The following videos shows walking gates learned in a single ALP-GMM run.

In comparison, when using Random curriculum, most runs end-up with bad performances, like this one:


This work demonstrated that ALP-based teacher algorithms could successfully guide DRL agents to learn and generalize in difficult continuously parameterized environments. With no prior knowledge of its student’s abilities and learning algorithm, and only loose boundaries on the environment space, ALP-GMM, our proposed teacher, consistently outperformed random heuristics and occasionally even expert-designed curricula.

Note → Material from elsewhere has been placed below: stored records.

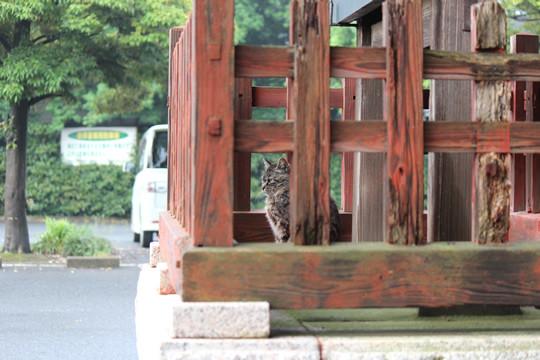鷲宮神社の猫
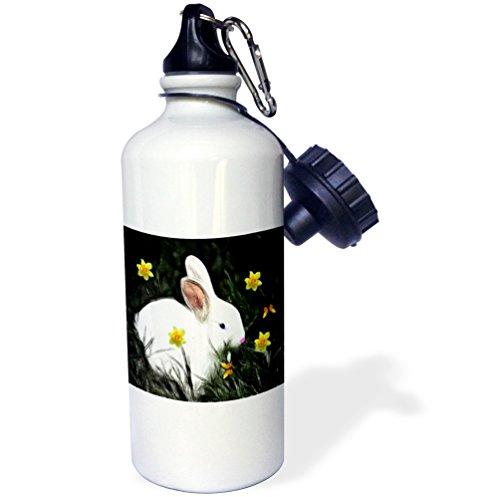 nny Daffodils Sports Water Bottle, 21 oz, White (Bunny Daffodil)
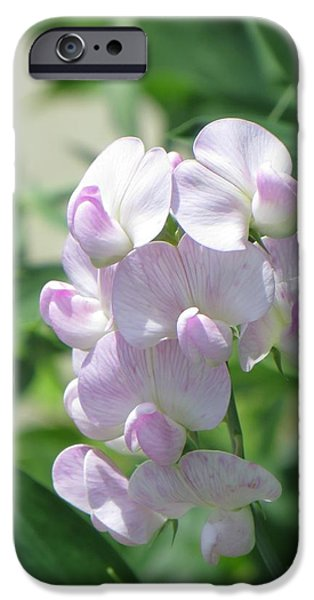 Purple Sensation iPhone Cases - Sweet pea Florals  iPhone Case by Sonali Gangane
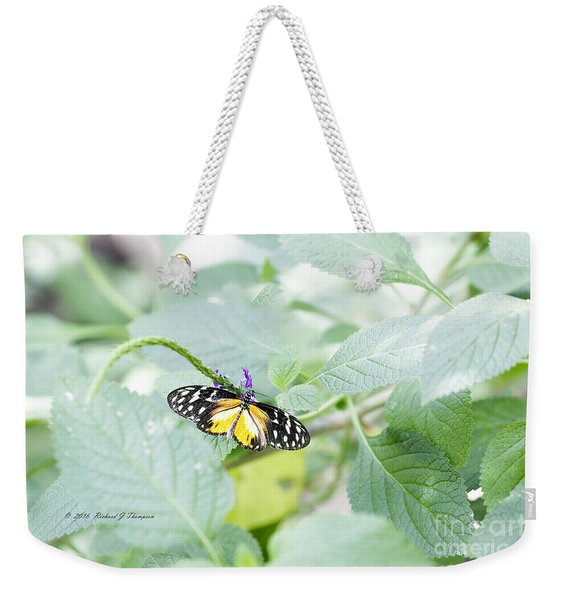 Weekender Tote Bag featuring the photograph Tiger Butterfly by Richard J Thompson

We show that it also scales when the procedural generation includes irrelevant dimensions or produces large proportions of unfeasible environments.

ALP-GMM, which is conceptually simple and has very few crucial hyperparameters, opens-up exciting perspectives inside and outside DRL for curriculum learning problems. Within DRL, it could be applied to previous work on autonomous goal exploration through incremental building of goal spaces. In this case several ALP-GMM instances could scaffold the learning agent in each of its autonomously discovered goal spaces. Another domain of applicability is personalization of sequences of exercises for human learners in educational technologies, or training humans for sensorimotor skills in re-habilitation or sports.

The full details of this work are presented in: Rémy Portelas, Cédric Colas, Katja Hofmann, Pierre-Yves Oudeyer (2019) Teacher algorithms for curriculum learning of Deep RL in continuously parameterized environments Proceedings of CoRL 2019 - Conference on Robot Learning , Oct 2019, Osaka, Japan. Bibtex.


Jointly to this work, we release a github repository featuring implementations of ALP-GMM, RIAC and CovarGMM along with our parameterized BipedalWalker environments.